If Richland really can stay at 3.2 Ghz at 35W TDP loaded then that is quite a bit of and improvement over Trinity.

Any chance you'll be amending your thread title so as to more accurately reflect what this was all about?

Edit: nevermind, thanks OP for accommodating the request!
 
Last edited:

nismotigerwvu

Golden Member
May 13, 2004
1,568
33
91
Hold on there, you are comparing a cutdown product with disabled parts to a full one in terms of transistor count? Take a 6970 then, shrink it to 28nm. Add whatever speed you can up to 190W and see how it goes against a HD7870.

Without a shrink and its benefits, CGN doesnt look good at all.

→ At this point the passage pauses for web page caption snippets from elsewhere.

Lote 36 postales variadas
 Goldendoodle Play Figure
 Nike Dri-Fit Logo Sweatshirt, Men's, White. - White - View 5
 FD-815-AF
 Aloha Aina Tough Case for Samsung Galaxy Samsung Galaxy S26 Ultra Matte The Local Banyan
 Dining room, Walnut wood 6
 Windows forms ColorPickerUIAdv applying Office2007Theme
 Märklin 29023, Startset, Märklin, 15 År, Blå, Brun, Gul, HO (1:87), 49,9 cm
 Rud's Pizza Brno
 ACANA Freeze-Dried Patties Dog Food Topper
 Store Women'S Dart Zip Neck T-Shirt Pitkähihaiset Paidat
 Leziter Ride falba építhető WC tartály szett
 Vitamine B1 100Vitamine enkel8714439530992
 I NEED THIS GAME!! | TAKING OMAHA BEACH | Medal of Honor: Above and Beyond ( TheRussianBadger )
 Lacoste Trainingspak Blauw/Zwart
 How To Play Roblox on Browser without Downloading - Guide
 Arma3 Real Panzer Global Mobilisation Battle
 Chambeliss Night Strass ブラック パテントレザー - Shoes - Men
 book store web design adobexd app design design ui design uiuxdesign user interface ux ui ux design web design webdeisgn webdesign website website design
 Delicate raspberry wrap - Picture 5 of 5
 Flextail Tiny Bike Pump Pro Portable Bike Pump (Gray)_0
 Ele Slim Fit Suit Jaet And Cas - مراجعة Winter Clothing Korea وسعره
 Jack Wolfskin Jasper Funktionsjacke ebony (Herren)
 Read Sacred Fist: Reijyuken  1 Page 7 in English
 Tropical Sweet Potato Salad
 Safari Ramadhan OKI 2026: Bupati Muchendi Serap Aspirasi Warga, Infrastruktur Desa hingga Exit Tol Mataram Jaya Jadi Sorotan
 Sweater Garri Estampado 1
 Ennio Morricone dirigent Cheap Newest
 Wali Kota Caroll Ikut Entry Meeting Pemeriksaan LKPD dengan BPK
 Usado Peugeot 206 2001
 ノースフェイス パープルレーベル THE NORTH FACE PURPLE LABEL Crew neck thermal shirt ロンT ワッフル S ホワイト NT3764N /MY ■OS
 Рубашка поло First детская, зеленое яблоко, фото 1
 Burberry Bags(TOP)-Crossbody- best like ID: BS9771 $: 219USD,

He is making a comparison between pitcairin and cayman, and not really referring to cut down cards. http://www.anandtech.com/bench/Product/540?vs=548 are you seriously going to argue that the 7870 is slower here? Are you that confident that a ~5% bump in transistors and 100mhz would close that gap? Also, are you willing to completely rule out that GCN might actually scale better and reach higher clocks given equal fabrication versus what is essentially a 5 and a half year old architecture? AMD is a pretty easy target right now man, it's pretty tough to wiff that hard.
 

wlee15

Senior member
Jan 7, 2009
313
31
91
Any chance you'll be amending your thread title so as to more accurately reflect what this was all about?

Done

The Kabini ES looks pretty intriguing. It appears to be at 1.4 Ghz 1.7 Ghz turbo based on the OPN. So 4C 17W and it matches the low end 1.6Ghz 800mhz FSB Core 2 in single-thread in Cinebench R10 while matching a 2.6 Ghz Conroe Core 2 Duo, and a 2.8 Ghz Barcelona based Athlon II.